Il laboratorio infatti custodisce già elementi strutturali creati proprio con simulanti del suolo che si trova su Marte: un’altra idea, quella dei ‘mattoncini’, che ha avuto il brevetto due anni fa. Eccolo, il suolo marziano: una decina di chili di polvere dentro un bidone di plastica. Rossa, come si sa, perché ricca di ossidi di ferro. “È una riproduzione della terra di Marte, si acquista da una società americana che è riconosciuta dalla Nasa; la usiamo per gli esperimenti, insieme alla polvere che simula il suolo della Luna”. Oltre alla polvere marziana e quella lunare il laboratorio conserva altre affascinanti sorprese: tra queste c’è il macchinario dove si ‘coltivano’ le alghe che sul pianeta rosso potrebbero fornire cibo e ossigeno, si sperimenta la stampante 3D per creare oggetti e strutture e si testano le attrezzature per studiare la vita in assenza di gravità.

Apparecchiatura per la produzione di elementi strutturali montata sul velivolo che effettua i voli parabolici per simulare le condizioni di assenza di gravità
L’apparecchiatura per la produzione di elementi strutturali montata sul velivolo
che effettua i voli parabolici per simulare le condizioni di assenza di gravità
L'aereo che effettua voli parabolici per simulare le condizioni di assenza di gravità
L’aereo che effettua voli parabolici per simulare le condizioni di assenza di gravità

“Se queste idee verranno sviluppate e applicate – prosegue Cao –  gli astronauti potranno progettare missioni di una certa durata, dato che i beni di sostentamento si creeranno direttamente sul pianeta. Se per raggiungere la Luna ci vogliono tre giorni, per approdare su Marte si impiegano sei mesi, quattro se il nuovo vettore dell’azienda SpaceX di Elon Musk sarà operativo: le missioni marziane dovranno necessariamente durare un tempo lungo e serviranno tecnologie utili a economizzare le risorse per l’habitat degli astronauti”.

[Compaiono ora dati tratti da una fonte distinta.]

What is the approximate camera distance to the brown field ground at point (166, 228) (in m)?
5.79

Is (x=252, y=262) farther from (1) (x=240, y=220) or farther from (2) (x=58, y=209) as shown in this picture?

Perché l’idea sia operativa manca però un altro tassello: la costruzione dei “dimostratori terrestri”, cioè gli impianti che, una volta collaudati sulla Terra, potranno essere impiantati su Marte. Un costo di circa dieci milioni di euro, tutto sommato non eccessivo se si considera l’eccezionalità del progetto e le sue ricadute future nella ricerca scientifica.